A protagonista de Uma Mulher Alta é Iya (Viktoria Miroshnichenko, de desempenho notável) ex-combatente que cuida do filho da colega enquanto trabalha num hospital para veteranos. As cenas dela confortando física e emocionalmente os internos, no limiar de suas restrições, contrastam com a aspereza que inevitavelmente sobressai a qualquer nesga de humanidade e beleza no horizonte. Tudo se passa numa sucateada Leningrado imediatamente após a Guerra. A ocasião de proporções globais pode ser vista impressa não apenas nos cenários carcomidos, aos frangalhos, mas também no endurecimento da gente que precisou assim o ser simplesmente a fim de sobreviver com um pouco de dignidade aos horrores. Masha (Vasilisa Perelygina, também apresentando um trabalho excepcional, ligeiramente mais visceral que o da colega) retorna querendo ver o menino e desejando interações carnais que a façam esquecer as agruras das casernas e das trincheiras.
Iya é taciturna e tímida, enquanto Masha é expansiva. Entretanto, seus comportamentos podem ser creditados, em semelhante medida, aos efeitos da batalha. Esse vínculo é constantemente atravessado por infortúnios, tensões e partículas que não o deixam ser facilmente identificável. Kantemir Balagov encena com minúcia o carinho que em alguns instantes assume uma faceta agressiva. Embora a mulher alta do título tenha cometido um ato espúrio diante dos nossos olhos, que seja absolutamente dramática a sua decisão de abreviar a angústia precoce do menino que lhe puxou mesmo sem a consanguinidade, não há espaços para julga-la de maneira ordinária e reta. A brutalidade está na dinâmica adulterada pelos eventos históricos que não permitem medir pelas réguas pura e simplesmente da moral e/ou da ética. Sente-se o desespero estampado nos semblantes, efeito que pode ser imputado ao ótimo elenco, bem como à coesão que a direção promove.

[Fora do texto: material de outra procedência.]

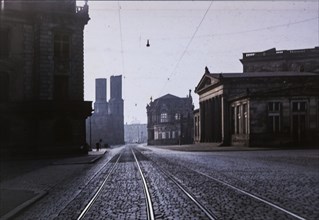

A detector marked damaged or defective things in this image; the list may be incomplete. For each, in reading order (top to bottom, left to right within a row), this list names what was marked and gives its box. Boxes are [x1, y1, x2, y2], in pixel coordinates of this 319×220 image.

damaged building [0, 0, 92, 155]
damaged building [87, 75, 125, 146]
damaged building [148, 91, 195, 145]
damaged building [195, 47, 319, 147]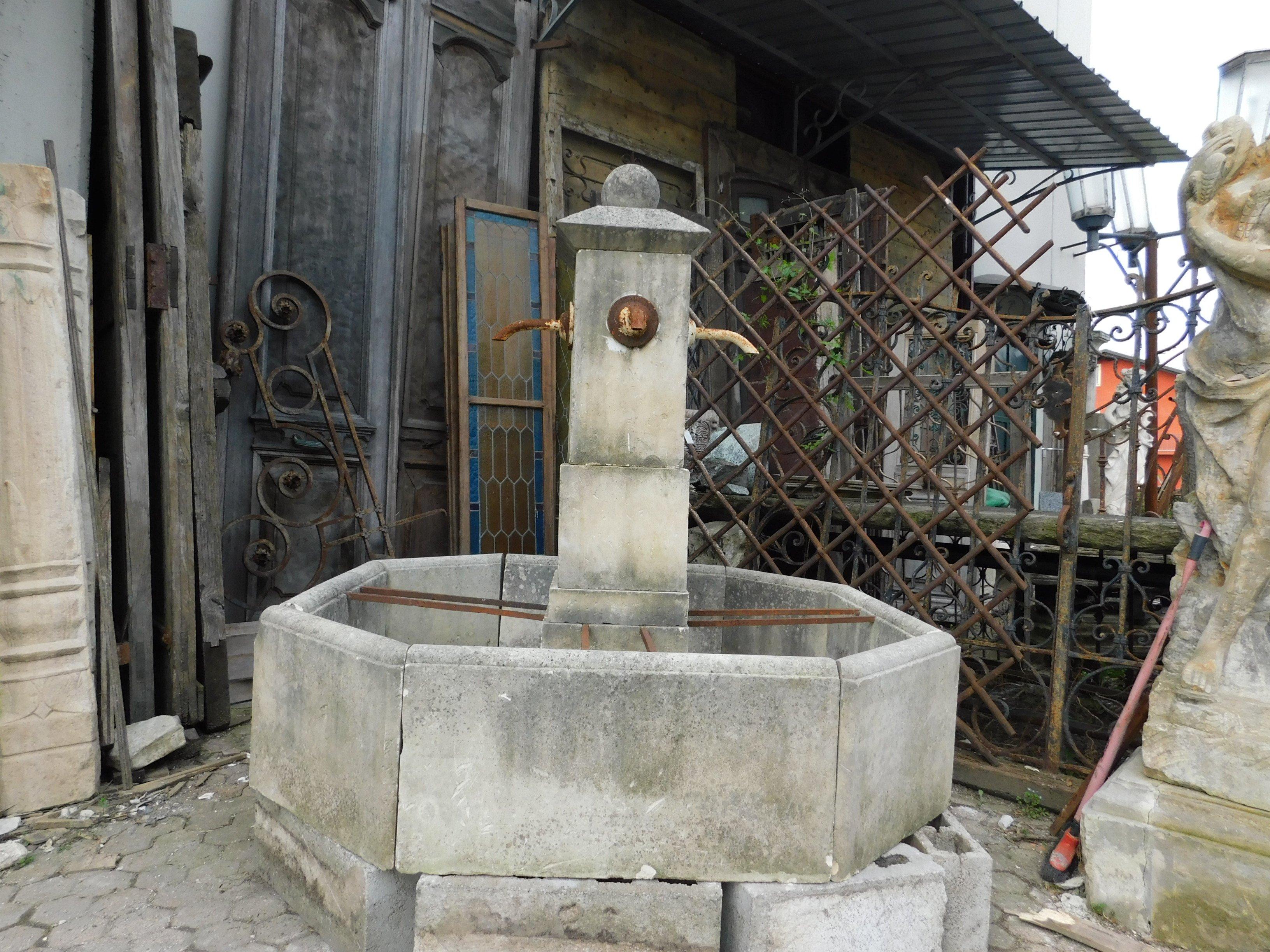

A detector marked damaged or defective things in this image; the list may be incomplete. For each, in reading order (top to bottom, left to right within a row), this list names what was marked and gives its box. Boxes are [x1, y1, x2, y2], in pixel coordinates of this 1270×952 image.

rusty iron lattice [223, 271, 447, 622]
rusted metal disc [607, 294, 660, 350]
rusted iron frame [686, 242, 1051, 566]
rusted iron frame [742, 215, 1031, 594]
rusty iron lattice [686, 149, 1123, 777]
rusted iron frame [1046, 310, 1097, 772]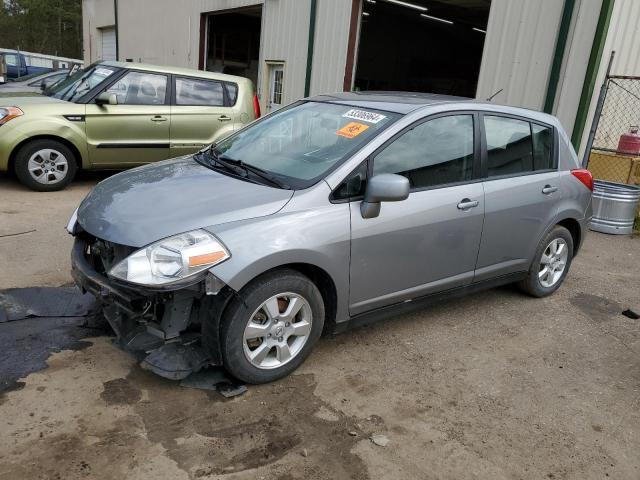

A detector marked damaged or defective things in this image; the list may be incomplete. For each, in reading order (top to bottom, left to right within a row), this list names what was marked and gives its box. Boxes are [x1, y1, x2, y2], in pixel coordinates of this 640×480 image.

detached bumper piece [71, 238, 218, 380]
crushed front end [70, 232, 230, 378]
damaged front bumper [70, 236, 230, 378]
broken headlight housing [109, 228, 229, 284]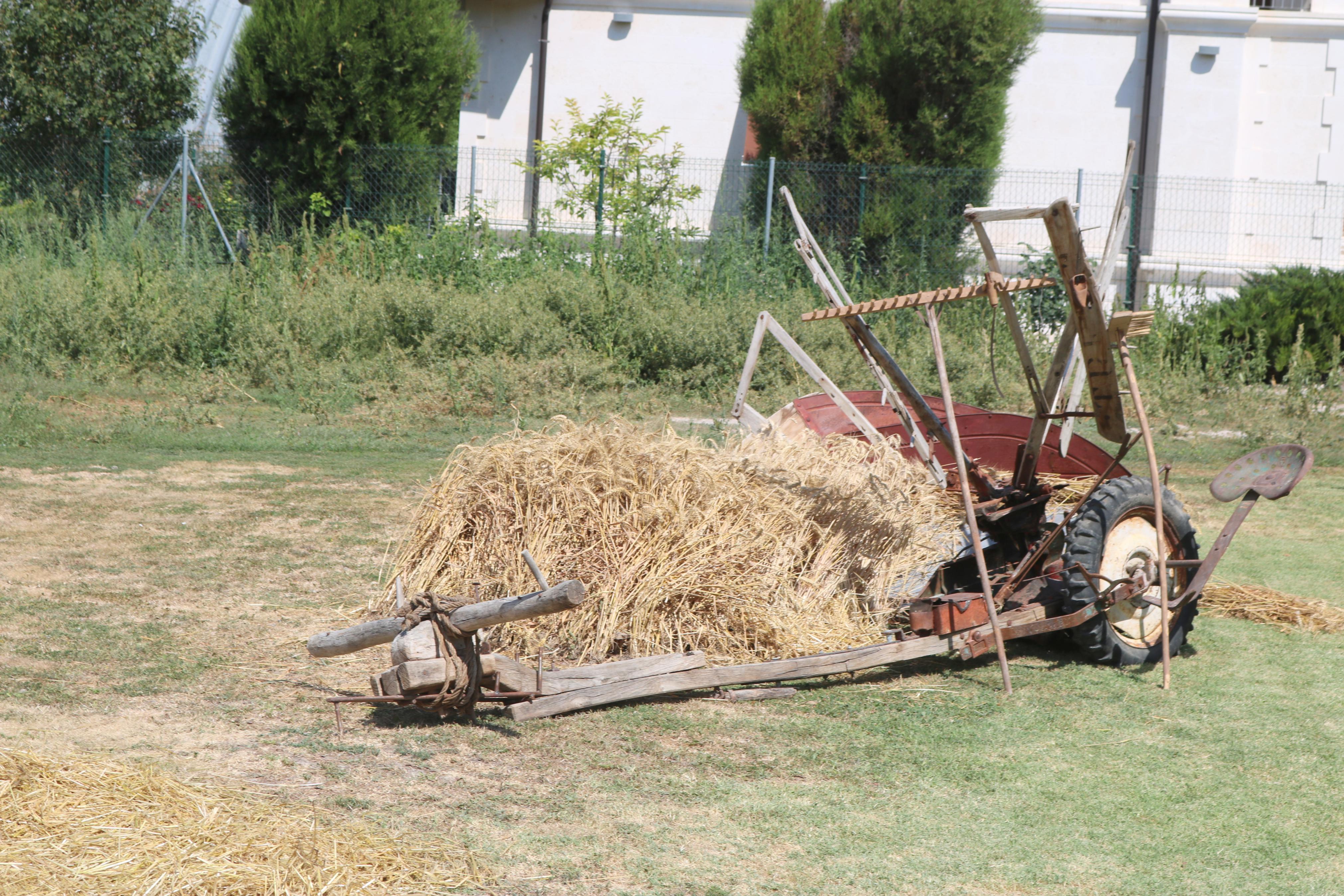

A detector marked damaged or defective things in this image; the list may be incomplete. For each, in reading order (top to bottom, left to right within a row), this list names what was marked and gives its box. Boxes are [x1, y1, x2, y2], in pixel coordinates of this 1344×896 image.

rusty metal rod [930, 309, 1011, 693]
rusty metal rod [989, 433, 1134, 607]
rusty metal rod [1113, 326, 1166, 693]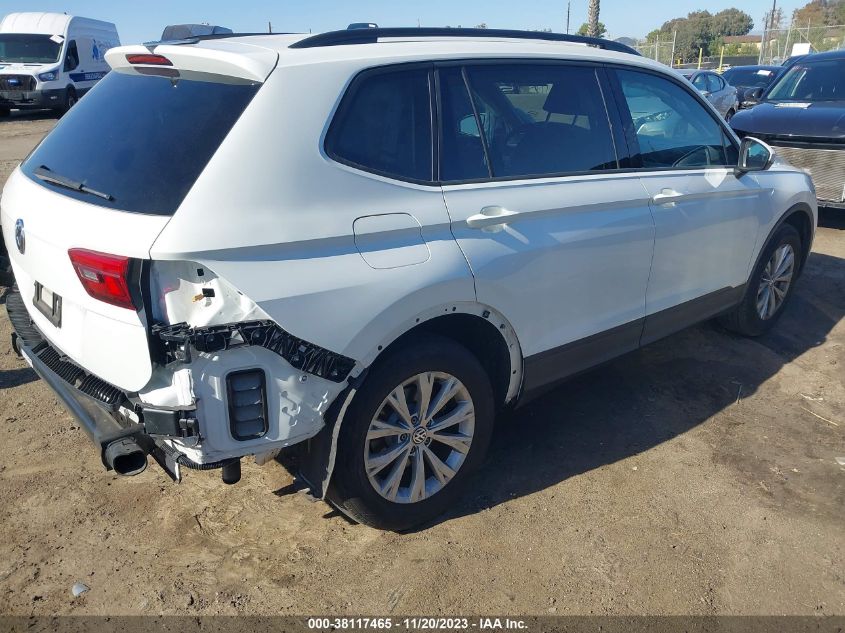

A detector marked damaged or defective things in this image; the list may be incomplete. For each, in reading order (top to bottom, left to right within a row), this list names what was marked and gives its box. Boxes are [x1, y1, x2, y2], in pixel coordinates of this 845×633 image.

detached bumper [0, 88, 63, 109]
broken tail light [68, 248, 137, 310]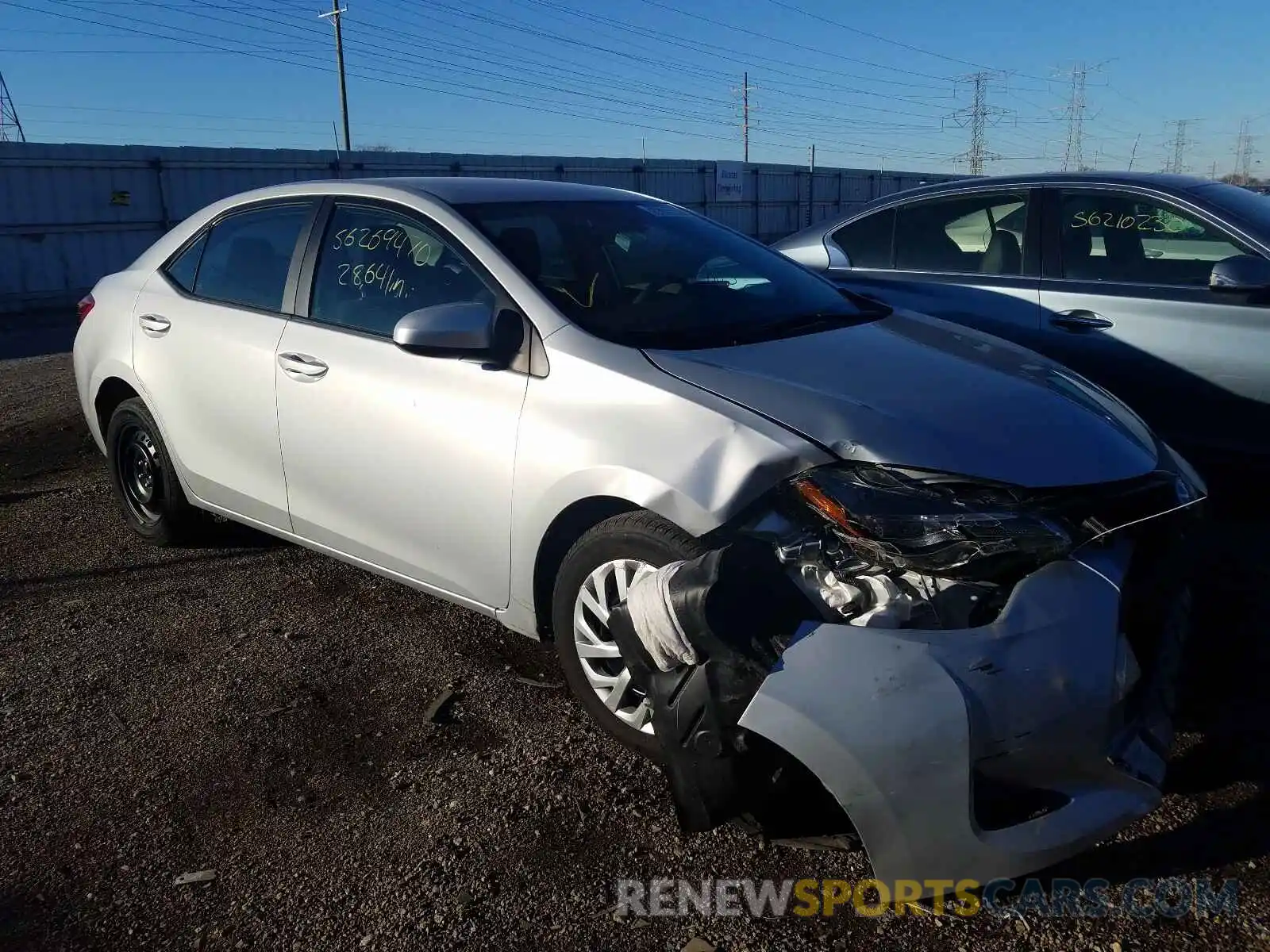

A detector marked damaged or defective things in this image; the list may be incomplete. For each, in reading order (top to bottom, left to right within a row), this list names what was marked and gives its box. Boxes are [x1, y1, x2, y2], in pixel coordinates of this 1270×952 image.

damaged silver car [74, 178, 1203, 893]
crumpled hood [645, 311, 1163, 492]
exposed headlight assembly [792, 464, 1072, 581]
damaged front bumper [741, 533, 1183, 893]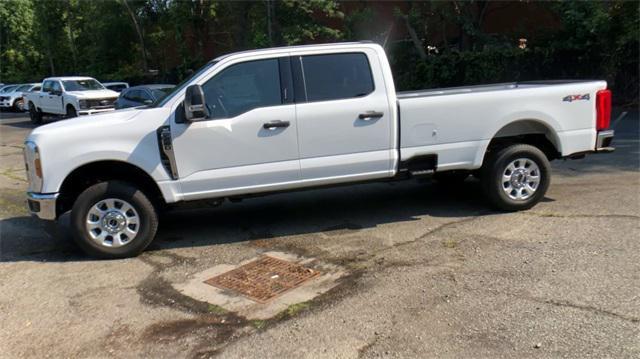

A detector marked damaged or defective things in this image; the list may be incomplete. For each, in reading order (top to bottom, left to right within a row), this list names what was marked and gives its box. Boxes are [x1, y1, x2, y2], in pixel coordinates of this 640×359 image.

rusty storm drain [204, 256, 320, 304]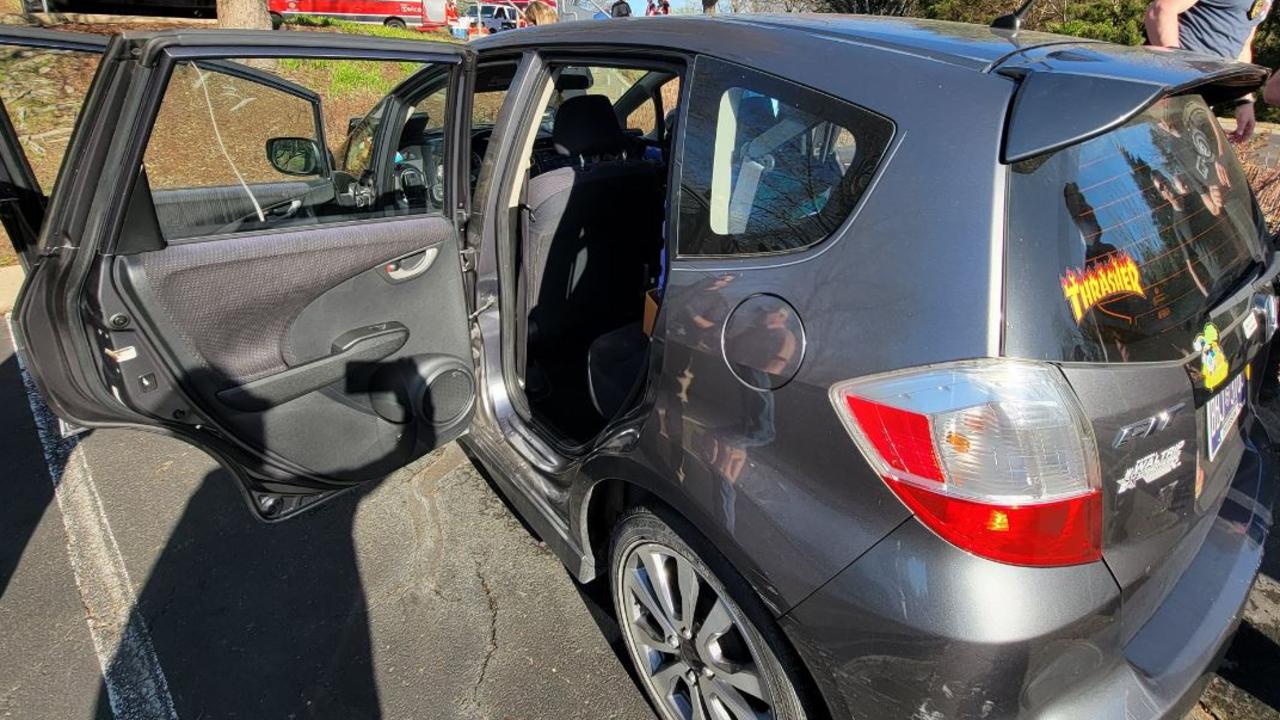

Uma Mulher Alta é um filme árido, formalmente endurecido, no qual a secura emoldura o meio em que Iya e Masha tentam perseverar. Há a dívida em curso, compromisso permitido pela violência, e que gera ações igualmente selvagens e degradantes. O corpo, sobretudo o sexo que o demarca, pode servir tanto para aliviar as aflições, com nesgas de afeto surgindo em meio a tanta penúria, ou a fim de expiar uma dor incomensurável oriunda dos pecados cometidos em nome da desesperança limítrofe. Volta e meia as cores verde e vermelha quebram a onipotência dos matizes acinzentados, criando uma disparidade visual sintomática da vontade de observar essas personagens por prismas diversos. Determinadas cenas, como a brincadeira dos doentes com o menino encabulado, são capturadas a partir da noção de que o apuro plástico pode servir para sinalizar a tristeza asfixiante nessa tentativa de mitigar a agonia. Separar bem e mal é relativo em tempos de guerra.